Point-based image editing enables accurate and flexible control through content dragging. However, the role of text embedding during the editing process has not been thoroughly investigated. A significant aspect that remains unexplored is the interaction between text and image embeddings. During the progressive editing in a diffusion model, the text embedding remains constant. As the image embedding increasingly diverges from its initial state, the discrepancy between the image and text embeddings presents a significant challenge. In this study, we found that the text prompt significantly influences the dragging process, particularly in maintaining content integrity and achieving the desired manipulation. Upon these insights, we propose DragText, which optimizes text embedding in conjunction with the dragging process to pair with the modified image embedding. Simultaneously, we regularize the text optimization process to preserve the integrity of the original text prompt. Our approach can be seamlessly integrated with existing diffusion-based drag methods, enhancing performance with only a few lines of code.

Figures (18)

• Figure 1: In point-based image editing, a user first draws a mask on the image to define an editable region, then edits the image by "dragging" the contents from the user-defined handle points (red) to target points (blue). Our DragText stabilizes the process of point-based image editing through parallel image and text optimization, consistently improving an array of existing diffusion-based drag methods.

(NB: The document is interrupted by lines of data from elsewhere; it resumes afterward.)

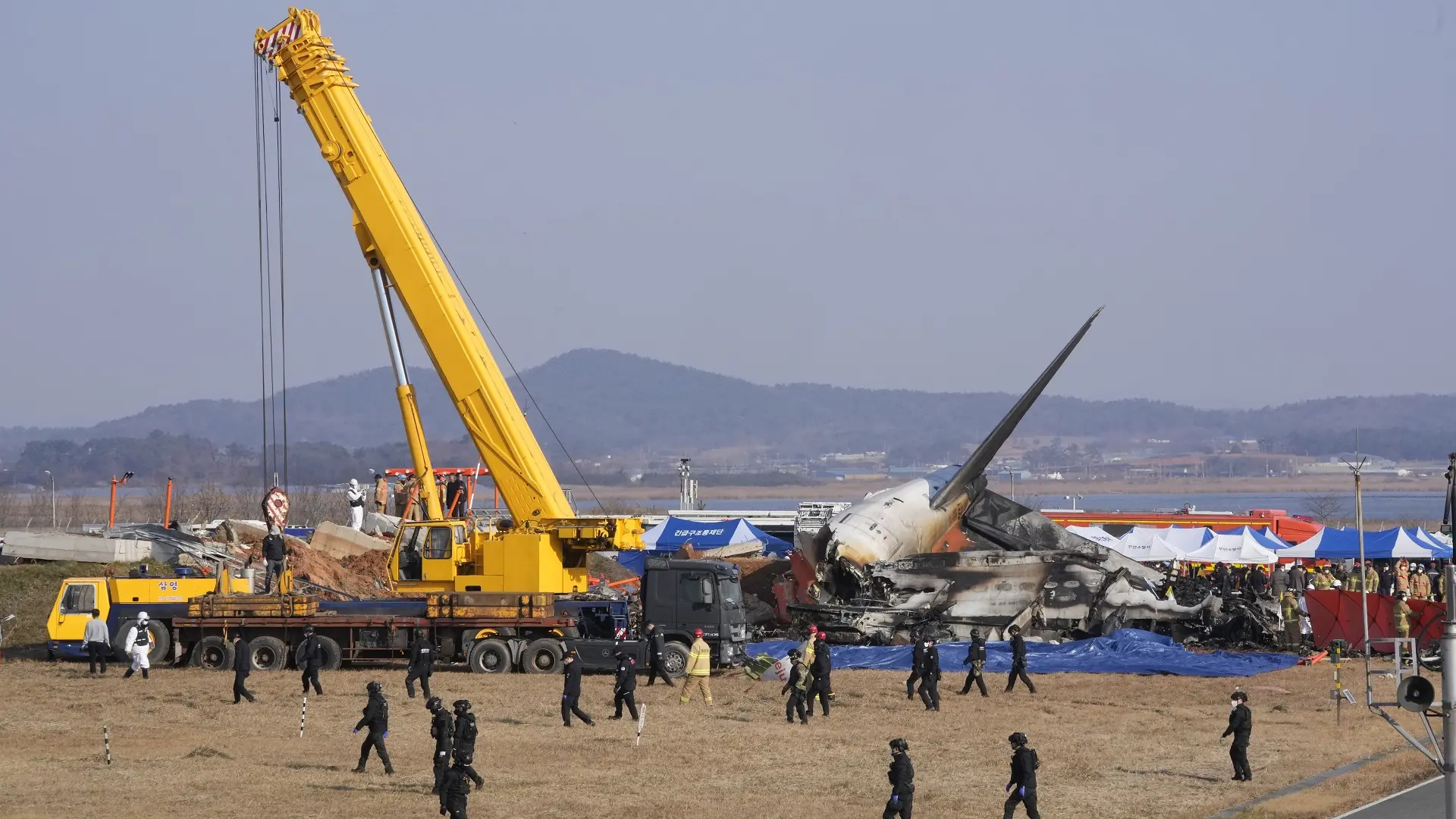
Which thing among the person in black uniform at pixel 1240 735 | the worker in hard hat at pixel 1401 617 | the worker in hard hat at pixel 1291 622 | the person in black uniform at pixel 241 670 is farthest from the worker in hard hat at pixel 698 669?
the worker in hard hat at pixel 1291 622

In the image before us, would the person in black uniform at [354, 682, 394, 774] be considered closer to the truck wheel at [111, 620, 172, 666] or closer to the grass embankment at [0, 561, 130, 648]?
the truck wheel at [111, 620, 172, 666]

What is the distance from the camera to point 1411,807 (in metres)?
18.3

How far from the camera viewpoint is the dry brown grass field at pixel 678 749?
18.9 m

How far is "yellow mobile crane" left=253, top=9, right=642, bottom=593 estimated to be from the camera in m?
31.9

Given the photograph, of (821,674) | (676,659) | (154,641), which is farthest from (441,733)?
(154,641)

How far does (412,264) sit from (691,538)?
19.7m

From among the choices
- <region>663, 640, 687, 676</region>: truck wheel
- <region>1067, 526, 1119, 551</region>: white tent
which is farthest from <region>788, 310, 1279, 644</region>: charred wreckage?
<region>1067, 526, 1119, 551</region>: white tent

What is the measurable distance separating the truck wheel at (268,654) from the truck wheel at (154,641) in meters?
2.00

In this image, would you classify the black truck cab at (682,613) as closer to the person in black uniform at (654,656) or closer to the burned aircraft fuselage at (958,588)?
the person in black uniform at (654,656)

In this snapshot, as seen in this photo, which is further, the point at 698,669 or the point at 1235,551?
the point at 1235,551

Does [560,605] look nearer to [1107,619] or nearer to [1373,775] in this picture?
[1107,619]

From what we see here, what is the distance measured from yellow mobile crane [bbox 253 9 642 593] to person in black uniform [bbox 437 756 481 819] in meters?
14.9

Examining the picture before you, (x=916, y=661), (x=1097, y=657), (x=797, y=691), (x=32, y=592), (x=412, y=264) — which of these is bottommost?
(x=1097, y=657)

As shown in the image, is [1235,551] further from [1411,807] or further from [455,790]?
[455,790]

• Figure 2: Illustration of the drag editing process within the image and text embedding spaces of the diffusion model (DM). During editing, the original image embedding $\mathbf{z}_t$ naturally deviates to the dragged image latent vector $\mathbf{\bar{z}}_t$. Without text optimization, the corresponding text embedding $\mathbf{c}$ is decoupled from $\mathbf{\bar{z}}_t$, resulting in drag halting. Hence, optimal text embedding $\mathbf{\hat{c}}$ coupled with dragged images has to be acquired to make the optimal latent vector $\mathbf{\hat{z}}_t$ which then holds the related semantics via text.
• Figure 3: (a) Red boxes imply the consistent use of text prompts across diffusion processes, resulting in high-fidelity sampling. In contrast, other images result from inconsistent text prompt usage, leading to inaccurate sampling outcomes. (b) The original text prompt and its alternative intention text prompt, crafted from prompt engineering, are insufficient to prevent drag halting.
• Figure 4: The pipeline of DragText. The image $\mathbf{x}_0$ is encoded through a VAE encoder as the latent vector $\mathbf{z}$, and the text is encoded by a CLIP text encoder as the text embedding $\mathbf{c}$. Through DDIM inversion with $\mathbf{c}$, the latent vector $\mathbf{z}_t$ is obtained. At time step $t=35$, $\mathbf{z}^0_t$ and $\mathbf{c}$ are optimized to $\mathbf{\hat{z}}^k_t$ and $\mathbf{\hat{c}}$ by iterating with motion supervision (M.S.), text optimization, and point tracking (P.T.) $k$-times.
• Figure 5: Qualitative results of DragText. As demonstrated in the comparison of editing results with and without the application of DragText to the baseline model, DragDiffusion DragDiffusion integrating DragText demonstrates improved semantic control and precision in dragging.